» **Provided records**:
* * *

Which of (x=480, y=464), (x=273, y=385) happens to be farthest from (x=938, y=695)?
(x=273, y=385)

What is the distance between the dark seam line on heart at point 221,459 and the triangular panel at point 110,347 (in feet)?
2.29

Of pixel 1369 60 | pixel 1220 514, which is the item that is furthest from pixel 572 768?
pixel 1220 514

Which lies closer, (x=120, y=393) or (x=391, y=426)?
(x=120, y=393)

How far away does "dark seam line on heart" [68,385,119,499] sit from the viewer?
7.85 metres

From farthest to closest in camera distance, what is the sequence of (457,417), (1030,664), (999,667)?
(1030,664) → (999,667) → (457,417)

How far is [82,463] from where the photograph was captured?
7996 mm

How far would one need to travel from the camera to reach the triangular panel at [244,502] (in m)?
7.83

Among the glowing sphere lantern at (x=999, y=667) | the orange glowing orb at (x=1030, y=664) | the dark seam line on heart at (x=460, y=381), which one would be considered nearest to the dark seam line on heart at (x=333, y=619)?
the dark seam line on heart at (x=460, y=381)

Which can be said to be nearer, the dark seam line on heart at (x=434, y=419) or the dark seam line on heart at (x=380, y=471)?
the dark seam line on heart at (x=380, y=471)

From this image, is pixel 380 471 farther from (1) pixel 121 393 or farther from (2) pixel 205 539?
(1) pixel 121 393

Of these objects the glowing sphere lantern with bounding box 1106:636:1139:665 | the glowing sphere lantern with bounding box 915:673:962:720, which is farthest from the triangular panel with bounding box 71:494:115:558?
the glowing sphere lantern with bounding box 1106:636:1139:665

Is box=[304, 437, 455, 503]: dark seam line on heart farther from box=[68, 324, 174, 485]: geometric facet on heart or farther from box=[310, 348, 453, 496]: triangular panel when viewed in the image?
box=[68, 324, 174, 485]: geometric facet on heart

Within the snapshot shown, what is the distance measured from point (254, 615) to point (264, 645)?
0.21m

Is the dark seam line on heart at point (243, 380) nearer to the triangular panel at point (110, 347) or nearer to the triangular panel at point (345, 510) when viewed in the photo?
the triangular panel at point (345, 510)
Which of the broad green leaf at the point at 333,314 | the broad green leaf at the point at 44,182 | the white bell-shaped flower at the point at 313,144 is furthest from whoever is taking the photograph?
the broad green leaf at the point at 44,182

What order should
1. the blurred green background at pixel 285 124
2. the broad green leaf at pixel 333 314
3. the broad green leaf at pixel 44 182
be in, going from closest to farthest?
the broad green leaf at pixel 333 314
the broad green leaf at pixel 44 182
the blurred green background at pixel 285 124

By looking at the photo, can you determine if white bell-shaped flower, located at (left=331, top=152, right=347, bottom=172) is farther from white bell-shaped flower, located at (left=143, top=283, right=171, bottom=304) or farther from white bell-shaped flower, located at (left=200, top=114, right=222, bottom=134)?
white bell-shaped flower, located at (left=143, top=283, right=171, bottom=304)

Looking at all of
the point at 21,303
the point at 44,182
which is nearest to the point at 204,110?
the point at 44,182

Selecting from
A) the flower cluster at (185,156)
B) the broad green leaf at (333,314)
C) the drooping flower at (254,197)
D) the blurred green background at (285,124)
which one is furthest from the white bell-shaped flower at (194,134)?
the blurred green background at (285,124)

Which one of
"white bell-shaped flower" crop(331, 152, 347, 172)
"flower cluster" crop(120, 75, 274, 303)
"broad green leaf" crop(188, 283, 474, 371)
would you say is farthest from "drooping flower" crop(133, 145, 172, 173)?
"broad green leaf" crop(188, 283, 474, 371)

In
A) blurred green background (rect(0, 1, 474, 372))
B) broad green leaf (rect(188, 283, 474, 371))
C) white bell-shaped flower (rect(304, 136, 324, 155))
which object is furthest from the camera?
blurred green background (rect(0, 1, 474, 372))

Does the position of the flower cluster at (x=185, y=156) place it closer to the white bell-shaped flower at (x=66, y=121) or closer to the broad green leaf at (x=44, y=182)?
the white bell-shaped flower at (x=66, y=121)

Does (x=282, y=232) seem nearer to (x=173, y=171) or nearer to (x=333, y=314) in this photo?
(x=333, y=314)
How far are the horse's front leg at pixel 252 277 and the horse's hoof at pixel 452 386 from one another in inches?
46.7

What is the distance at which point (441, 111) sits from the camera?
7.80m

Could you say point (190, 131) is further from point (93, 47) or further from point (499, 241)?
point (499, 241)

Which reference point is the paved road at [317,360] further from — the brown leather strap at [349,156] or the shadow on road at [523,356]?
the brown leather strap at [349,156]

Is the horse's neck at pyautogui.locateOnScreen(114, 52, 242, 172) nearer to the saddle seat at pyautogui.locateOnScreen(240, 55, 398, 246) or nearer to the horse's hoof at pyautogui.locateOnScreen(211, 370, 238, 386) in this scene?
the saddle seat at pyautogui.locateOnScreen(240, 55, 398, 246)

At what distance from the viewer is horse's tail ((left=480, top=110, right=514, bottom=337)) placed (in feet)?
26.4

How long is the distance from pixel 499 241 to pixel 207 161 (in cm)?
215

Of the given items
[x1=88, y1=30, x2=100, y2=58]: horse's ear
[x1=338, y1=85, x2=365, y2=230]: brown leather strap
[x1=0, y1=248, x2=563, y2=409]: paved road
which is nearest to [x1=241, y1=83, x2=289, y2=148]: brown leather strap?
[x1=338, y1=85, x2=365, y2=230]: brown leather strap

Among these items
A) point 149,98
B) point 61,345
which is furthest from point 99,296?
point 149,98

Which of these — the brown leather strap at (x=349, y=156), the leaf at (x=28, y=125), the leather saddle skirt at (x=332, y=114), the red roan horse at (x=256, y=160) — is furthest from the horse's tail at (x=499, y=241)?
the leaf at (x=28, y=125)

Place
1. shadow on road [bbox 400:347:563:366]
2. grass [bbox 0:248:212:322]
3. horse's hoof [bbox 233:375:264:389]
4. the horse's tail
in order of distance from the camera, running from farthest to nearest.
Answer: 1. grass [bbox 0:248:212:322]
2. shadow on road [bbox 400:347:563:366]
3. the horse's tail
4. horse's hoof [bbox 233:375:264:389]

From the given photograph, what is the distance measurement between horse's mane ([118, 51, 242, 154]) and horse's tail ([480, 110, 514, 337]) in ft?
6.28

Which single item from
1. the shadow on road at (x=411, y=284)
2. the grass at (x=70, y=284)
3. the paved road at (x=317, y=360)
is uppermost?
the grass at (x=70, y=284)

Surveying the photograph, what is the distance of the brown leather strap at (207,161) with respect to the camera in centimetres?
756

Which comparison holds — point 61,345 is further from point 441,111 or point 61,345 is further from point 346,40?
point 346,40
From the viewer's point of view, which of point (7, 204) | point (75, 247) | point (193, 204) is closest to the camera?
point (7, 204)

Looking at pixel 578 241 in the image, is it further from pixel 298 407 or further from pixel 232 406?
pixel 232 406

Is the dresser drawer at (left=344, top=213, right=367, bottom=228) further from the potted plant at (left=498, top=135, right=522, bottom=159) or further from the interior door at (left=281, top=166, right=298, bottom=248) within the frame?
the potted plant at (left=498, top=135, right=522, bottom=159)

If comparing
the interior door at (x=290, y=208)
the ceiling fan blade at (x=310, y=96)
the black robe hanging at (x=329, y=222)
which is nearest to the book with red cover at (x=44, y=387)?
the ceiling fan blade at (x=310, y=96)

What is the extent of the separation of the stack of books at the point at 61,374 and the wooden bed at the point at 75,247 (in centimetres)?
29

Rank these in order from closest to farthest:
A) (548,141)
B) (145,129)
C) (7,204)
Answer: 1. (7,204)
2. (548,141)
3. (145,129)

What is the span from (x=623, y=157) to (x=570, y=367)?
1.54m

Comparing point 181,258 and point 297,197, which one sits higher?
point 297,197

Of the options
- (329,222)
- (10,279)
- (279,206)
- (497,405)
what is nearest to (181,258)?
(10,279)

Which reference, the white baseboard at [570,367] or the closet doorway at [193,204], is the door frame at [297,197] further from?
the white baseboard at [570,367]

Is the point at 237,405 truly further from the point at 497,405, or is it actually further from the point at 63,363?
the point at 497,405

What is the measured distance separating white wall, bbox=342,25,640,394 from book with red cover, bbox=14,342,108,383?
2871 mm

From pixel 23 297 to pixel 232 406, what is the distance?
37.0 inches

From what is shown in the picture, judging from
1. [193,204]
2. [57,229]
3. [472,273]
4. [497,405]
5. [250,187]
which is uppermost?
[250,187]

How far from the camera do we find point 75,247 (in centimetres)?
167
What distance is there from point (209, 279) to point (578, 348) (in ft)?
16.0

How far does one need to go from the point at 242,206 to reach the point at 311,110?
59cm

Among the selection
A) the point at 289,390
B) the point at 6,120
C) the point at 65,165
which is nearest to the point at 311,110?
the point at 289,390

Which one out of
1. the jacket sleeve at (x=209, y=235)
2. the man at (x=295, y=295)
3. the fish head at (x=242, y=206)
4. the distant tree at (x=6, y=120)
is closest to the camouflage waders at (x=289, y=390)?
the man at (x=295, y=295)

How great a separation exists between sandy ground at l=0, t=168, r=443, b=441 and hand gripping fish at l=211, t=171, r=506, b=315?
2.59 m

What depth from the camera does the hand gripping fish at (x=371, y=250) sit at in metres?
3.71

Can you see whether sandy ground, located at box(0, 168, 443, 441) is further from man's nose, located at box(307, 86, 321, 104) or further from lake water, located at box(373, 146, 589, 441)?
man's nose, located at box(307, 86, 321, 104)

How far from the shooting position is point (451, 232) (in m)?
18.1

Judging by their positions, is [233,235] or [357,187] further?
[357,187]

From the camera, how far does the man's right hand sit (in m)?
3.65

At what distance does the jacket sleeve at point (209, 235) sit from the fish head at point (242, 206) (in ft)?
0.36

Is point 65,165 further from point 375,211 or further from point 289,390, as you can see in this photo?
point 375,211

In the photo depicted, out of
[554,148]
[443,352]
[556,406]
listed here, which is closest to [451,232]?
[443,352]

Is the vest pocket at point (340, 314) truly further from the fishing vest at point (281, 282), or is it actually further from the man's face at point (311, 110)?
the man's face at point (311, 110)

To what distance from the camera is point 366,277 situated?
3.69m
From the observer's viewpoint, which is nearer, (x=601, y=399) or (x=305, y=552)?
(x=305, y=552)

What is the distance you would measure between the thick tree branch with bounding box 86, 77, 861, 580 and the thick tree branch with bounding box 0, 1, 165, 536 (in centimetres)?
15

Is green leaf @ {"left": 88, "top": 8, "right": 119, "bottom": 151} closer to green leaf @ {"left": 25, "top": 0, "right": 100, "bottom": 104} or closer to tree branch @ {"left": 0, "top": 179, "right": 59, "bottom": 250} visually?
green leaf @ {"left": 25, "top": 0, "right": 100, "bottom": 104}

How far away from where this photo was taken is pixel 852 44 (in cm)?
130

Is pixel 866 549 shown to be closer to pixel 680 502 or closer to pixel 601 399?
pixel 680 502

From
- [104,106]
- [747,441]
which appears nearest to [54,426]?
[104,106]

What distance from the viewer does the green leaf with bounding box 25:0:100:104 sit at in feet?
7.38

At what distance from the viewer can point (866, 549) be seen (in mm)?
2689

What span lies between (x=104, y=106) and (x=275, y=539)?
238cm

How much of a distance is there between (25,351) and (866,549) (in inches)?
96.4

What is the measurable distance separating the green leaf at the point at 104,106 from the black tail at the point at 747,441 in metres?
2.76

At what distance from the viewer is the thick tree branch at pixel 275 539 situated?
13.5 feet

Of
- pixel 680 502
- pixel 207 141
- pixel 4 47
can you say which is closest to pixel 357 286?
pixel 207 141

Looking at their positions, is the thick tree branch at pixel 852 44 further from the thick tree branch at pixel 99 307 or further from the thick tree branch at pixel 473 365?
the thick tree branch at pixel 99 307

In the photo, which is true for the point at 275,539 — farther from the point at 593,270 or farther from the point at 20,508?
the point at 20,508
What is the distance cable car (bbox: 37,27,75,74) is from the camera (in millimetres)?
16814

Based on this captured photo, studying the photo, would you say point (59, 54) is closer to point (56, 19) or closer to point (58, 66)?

* * *

» **Task brief**:
Transcribe the records above exactly, but only from the line that contains "At what distance from the viewer is the" through their final line, inclusive.

» **Full answer**:
At what distance from the viewer is the thick tree branch at pixel 275 539 situated?
13.5 feet

Of
- pixel 680 502
- pixel 207 141
- pixel 4 47
can you say which is closest to pixel 357 286?
pixel 207 141

Looking at their positions, is the thick tree branch at pixel 852 44 further from the thick tree branch at pixel 99 307 or further from the thick tree branch at pixel 473 365?
the thick tree branch at pixel 99 307

In the photo, which is true for the point at 275,539 — farther from the point at 593,270 or farther from the point at 20,508?
the point at 20,508
What is the distance cable car (bbox: 37,27,75,74) is from the camera (in millimetres)?
16814

Based on this captured photo, studying the photo, would you say point (59, 54) is closer to point (56, 19) or closer to point (58, 66)?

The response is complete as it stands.